_PASSAGE PROVIDED:_
Indeed it makes no sense that homes today are built without this in mind.  The cost is negligible.  The biggest decision is orientation, which at most might cause the driveway to be a tiny bit longer.  But I continue to see new homes going up with the primary window area facing the street instead of the sun.  There are better ways to get curb appeal!  The cost of that choice over the life of the house is gargantuan. 

I read many accounts of passive solar homes before designing mine.  Like I said, I was a little skeptical that it could be that effective and was fully prepared with low hopes.   I just couldn't believe you could get so much for so little, or why wasn't everyone doing it?  But the principles seemed sound and I gave it the benefit of the doubt, and I've been pleasantly surprised that the accounts were not embellished.

I designed my house from scatch to incorporate passive solar and high efficiency while avoiding the modern style elements and opting instead for a neo-gothic or romanesque style.  The orientation, shape, window location, and materials were chosen with passive solar in mind.  The only thing I would do differently is build larger overhangs.  While mine work well to prevent overheating in mid-summer, we get a bit more sun than desired in late August, early September.  But that's manageable with minimal air conditioning on sunny days and bringing in cool air at night.  I'm also planning to erect arbors over some windows and use automated shades on others.  The shading calculations on my spreadsheet were added long after framing.  I wish I had them from the beginning.

 I think the PVWATTS program incorporates reflections to give net insolation, but I could be mistaken.  Either way, reflections would have decreasing impact the closer the incident sunlight gets to perpendicular.  That is, they wouldn't affect deep winter numbers as much as the other seasons, so they would tend to work in concert with passive solar.


----------



## woodgeek (Sep 26, 2012)

What windows did you pick to get high SHGC and low U-values....


----------



## Thomas Anderson (Sep 27, 2012)

_DATA SHOWN:_
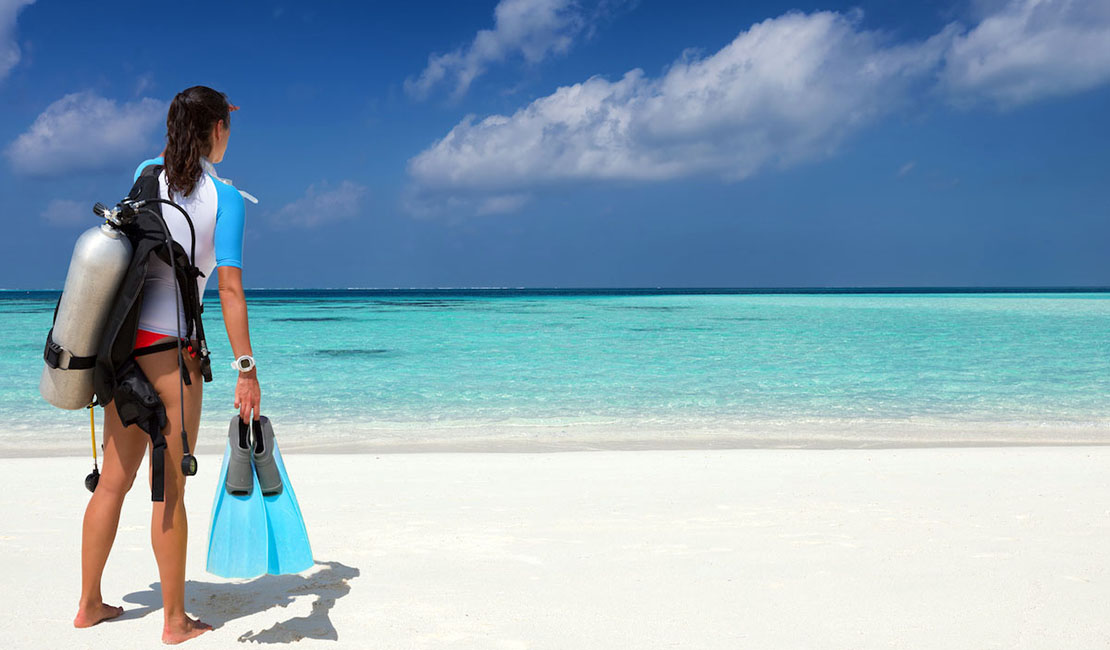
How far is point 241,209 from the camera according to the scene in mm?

_WRITTEN INSTRUCTION:_ Reproduce the forum thread on passive solar homes word for word, from "I think the" to "with passive solar.".

_RESULT BELOW:_
I think the PVWATTS program incorporates reflections to give net insolation, but I could be mistaken.  Either way, reflections would have decreasing impact the closer the incident sunlight gets to perpendicular.  That is, they wouldn't affect deep winter numbers as much as the other seasons, so they would tend to work in concert with passive solar.